▶ **EXERCISE BRIEF**
Lay out every line of the data below as a numbered list, skipping blank lines and leaving out the pictures.

[start THE DATA]

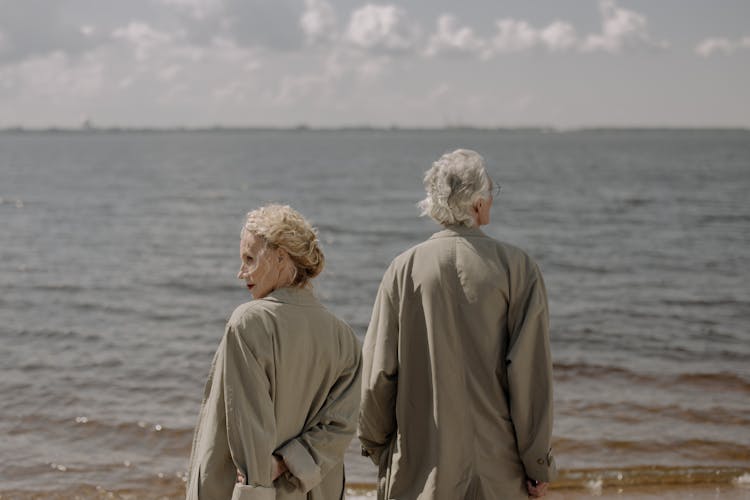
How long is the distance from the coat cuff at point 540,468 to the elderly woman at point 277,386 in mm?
744

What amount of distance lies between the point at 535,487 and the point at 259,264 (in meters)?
1.42

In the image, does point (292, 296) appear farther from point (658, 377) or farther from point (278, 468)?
point (658, 377)

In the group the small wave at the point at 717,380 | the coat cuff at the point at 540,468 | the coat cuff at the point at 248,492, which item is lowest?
the small wave at the point at 717,380

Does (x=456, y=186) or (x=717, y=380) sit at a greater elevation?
(x=456, y=186)

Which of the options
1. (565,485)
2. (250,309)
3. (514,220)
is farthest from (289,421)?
(514,220)

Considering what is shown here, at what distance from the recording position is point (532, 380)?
3229 mm

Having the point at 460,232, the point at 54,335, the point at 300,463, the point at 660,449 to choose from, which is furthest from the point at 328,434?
the point at 54,335

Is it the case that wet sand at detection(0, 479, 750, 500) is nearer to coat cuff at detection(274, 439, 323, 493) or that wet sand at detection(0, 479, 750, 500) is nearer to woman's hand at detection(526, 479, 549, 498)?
woman's hand at detection(526, 479, 549, 498)

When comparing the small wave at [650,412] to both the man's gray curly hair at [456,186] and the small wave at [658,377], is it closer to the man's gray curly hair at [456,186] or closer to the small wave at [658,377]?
the small wave at [658,377]

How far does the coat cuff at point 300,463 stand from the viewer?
278cm

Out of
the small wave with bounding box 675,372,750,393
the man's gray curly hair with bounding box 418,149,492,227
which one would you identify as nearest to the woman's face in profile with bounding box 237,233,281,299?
the man's gray curly hair with bounding box 418,149,492,227

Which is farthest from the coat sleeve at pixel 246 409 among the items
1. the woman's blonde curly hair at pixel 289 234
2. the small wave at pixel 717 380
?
the small wave at pixel 717 380

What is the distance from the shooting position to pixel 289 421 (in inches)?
111

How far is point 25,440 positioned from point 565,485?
469 centimetres
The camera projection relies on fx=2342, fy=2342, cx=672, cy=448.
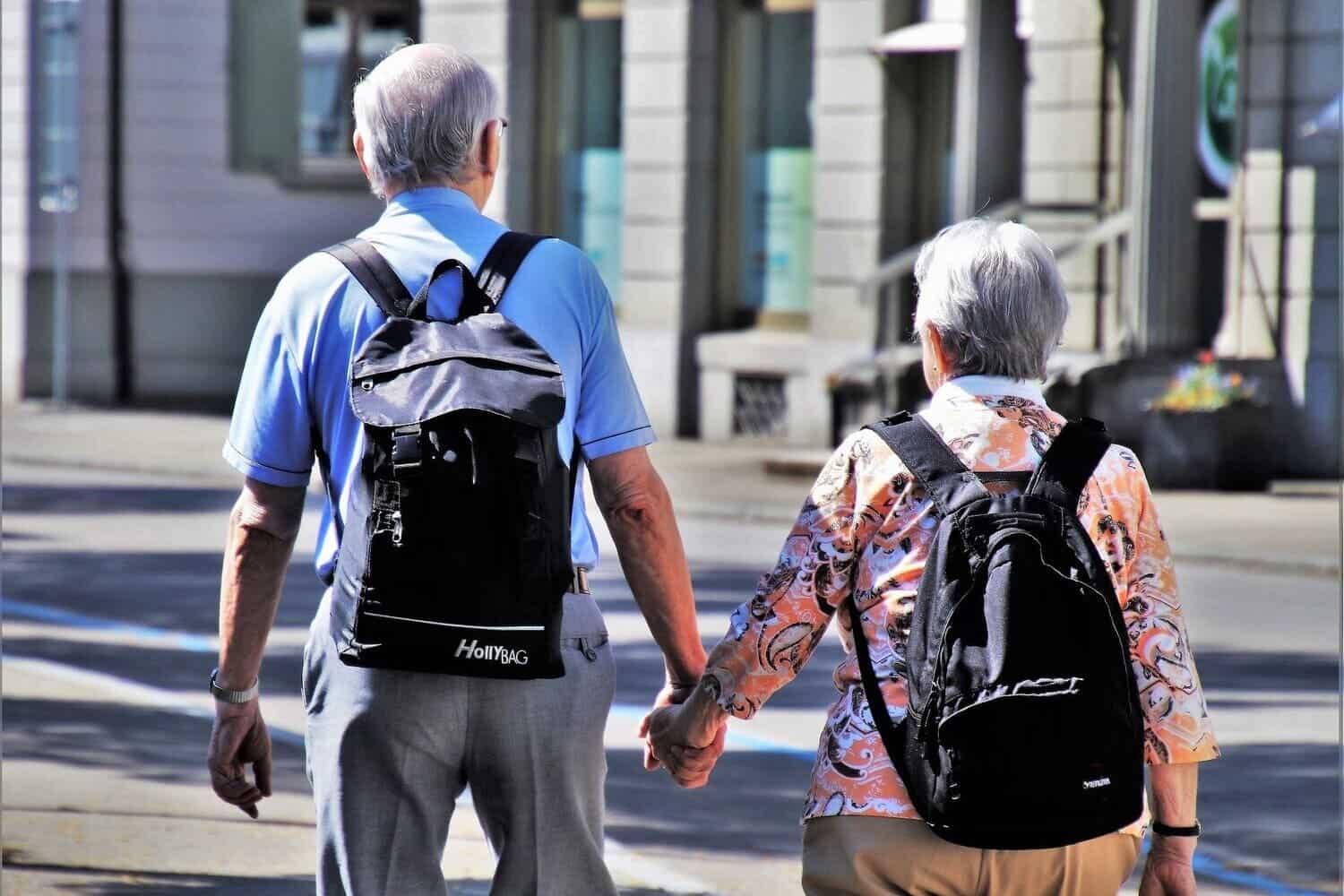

[end THE DATA]

▶ **TASK RESPONSE**
1. How long is the distance from the coat cuff at point 540,468 to the elderly woman at point 277,386 in mm?
2. 744
3. What amount of distance lies between the point at 535,487 and the point at 259,264 (in meters)?
4. 1.42
5. In the image, does point (292, 296) appear farther from point (658, 377) or farther from point (278, 468)?
6. point (658, 377)
7. In the group the small wave at the point at 717,380 | the coat cuff at the point at 540,468 | the coat cuff at the point at 248,492, which item is lowest?
8. the small wave at the point at 717,380
9. Does (x=456, y=186) or (x=717, y=380) sit at a greater elevation?
10. (x=456, y=186)
11. Which of the options
12. 1. (565,485)
13. 2. (250,309)
14. 3. (514,220)
15. is farthest from (289,421)?
16. (514,220)
17. Considering what is shown here, at what distance from the recording position is point (532, 380)?
18. 3229 mm
19. Having the point at 460,232, the point at 54,335, the point at 300,463, the point at 660,449 to choose from, which is furthest from the point at 328,434?
20. the point at 54,335
21. Is it the case that wet sand at detection(0, 479, 750, 500) is nearer to coat cuff at detection(274, 439, 323, 493) or that wet sand at detection(0, 479, 750, 500) is nearer to woman's hand at detection(526, 479, 549, 498)?
22. woman's hand at detection(526, 479, 549, 498)
23. When comparing the small wave at [650,412] to both the man's gray curly hair at [456,186] and the small wave at [658,377], is it closer to the man's gray curly hair at [456,186] or closer to the small wave at [658,377]?
24. the small wave at [658,377]
25. How far does the coat cuff at point 300,463 stand from the viewer?
26. 278cm
27. Out of
28. the small wave with bounding box 675,372,750,393
29. the man's gray curly hair with bounding box 418,149,492,227
30. which one would you identify as nearest to the woman's face in profile with bounding box 237,233,281,299?
31. the man's gray curly hair with bounding box 418,149,492,227
32. Which is farthest from the coat sleeve at pixel 246 409 among the items
33. 1. the woman's blonde curly hair at pixel 289 234
34. 2. the small wave at pixel 717 380
35. ?
36. the small wave at pixel 717 380
37. What is the distance from the shooting position to pixel 289 421 (in inches)?
38. 111
39. How far is point 25,440 positioned from point 565,485?
40. 469 centimetres
41. The camera projection relies on fx=2342, fy=2342, cx=672, cy=448.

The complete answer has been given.